-- Problems --
**a)** For the text on cannabis and impaired driving below, decide whether each statement agrees with it, answering yes or no and quoting the words of the text that settle it: (i) The Canadian study found that growth in retail cannabis sales was linked to more motor vehicle accidents. (ii) The data were published in the journal Drug and Alcohol Review. (iii) Impaired driving is one of the most popular areas of focus for cannabis opponents.
**b)** Quote the text on cannabis and impaired driving, starting with "Unfortunately for cannabis" and going on through "and Alcohol Review.".
**c)** Please extend the text on cannabis and impaired driving, picking up after its last sentence.
* START Text to read *
Historically, in every single jurisdiction on earth where legalization was pursued and achieved, without exception, there were cannabis opponents spreading anti-cannabis myths and half-truths to try to deter voters or lawmakers from supporting reform.
One of the most popular areas of focus for cannabis opponents was, and presumably always will be, impaired driving. The talking point can come about in a variety of forms, however, the main premise of the talking point regardless of how it manifests itself is this – that if cannabis laws are reformed there will be terror on the roadways in the form of increased vehicle crashes.
Unfortunately for cannabis opponents, and fortunately for rational-thinking people worldwide, the data does not support opponents’ claims. A recent study out of Canada highlights what really happens (or doesn’t happen) after a nation legalizes cannabis for adult use. Below is more information about it via a news release from NORML:
Sherbrooke, Canada: Neither the passage of adult use marijuana legalization nor the growth of retail cannabis sales is associated with any increase in motor vehicle accidents, according to data published in the journal Drug and Alcohol Review.
* END Text to read *
* START Data supplied *
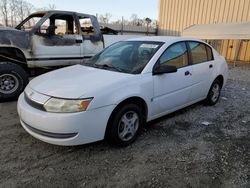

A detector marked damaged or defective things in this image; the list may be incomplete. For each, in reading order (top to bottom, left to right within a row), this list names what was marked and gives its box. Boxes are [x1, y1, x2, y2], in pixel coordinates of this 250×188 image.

burned vehicle [0, 10, 133, 101]
charred car body [0, 10, 135, 101]
burnt vehicle's tire [0, 62, 28, 102]
burnt vehicle's wheel [0, 62, 28, 102]
burnt vehicle's tire [206, 78, 222, 106]
burnt vehicle's wheel [206, 79, 222, 106]
burnt vehicle's wheel [106, 103, 144, 146]
burnt vehicle's tire [106, 103, 144, 146]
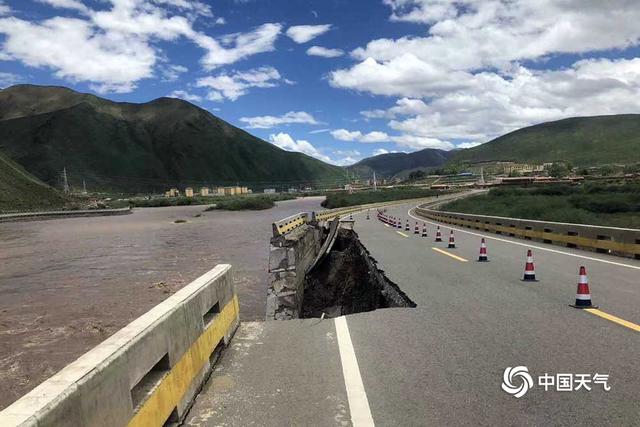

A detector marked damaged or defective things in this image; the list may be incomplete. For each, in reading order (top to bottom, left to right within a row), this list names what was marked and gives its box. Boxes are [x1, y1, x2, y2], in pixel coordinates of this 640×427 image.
* END Data supplied *
-- In response --
**a)**
(i) No: "Neither the passage of adult use marijuana legalization nor the growth of retail cannabis sales is associated with any increase in motor vehicle accidents"
(ii) Yes: "according to data published in the journal Drug and Alcohol Review"
(iii) Yes: "One of the most popular areas of focus for cannabis opponents was, and presumably always will be, impaired driving."

**b)**
Unfortunately for cannabis opponents, and fortunately for rational-thinking people worldwide, the data does not support opponents’ claims. A recent study out of Canada highlights what really happens (or doesn’t happen) after a nation legalizes cannabis for adult use. Below is more information about it via a news release from NORML:
Sherbrooke, Canada: Neither the passage of adult use marijuana legalization nor the growth of retail cannabis sales is associated with any increase in motor vehicle accidents, according to data published in the journal Drug and Alcohol Review.

**c)**
Canadian investigators assessed trends in traffic crashes in Toronto in the years prior to and immediately following the adoption of adult-use legalization.
They reported: “[N]either the CCA [Canadian Cannabis Act] nor the NCS [number of cannabis stores per capita] is associated with concomitant changes in (traffic safety) outcomes. … During the first year of the CRUL’s [cannabis recreational use laws] implementation in Toronto, no significant changes in crashes, number of road victims and KSI [all road users killed or severely injured] were observed.”
The findings are consistent with those of other Canadian studies. One study, published last year in the journal Drug and Alcohol Dependence, “ found no evidence that the implementation of the Cannabis Act was associated with significant changes in post-legalization patterns of all drivers’ traffic-injury ED [emergency department] visits or, more specifically, youth-driver traffic-injury ED presentations.”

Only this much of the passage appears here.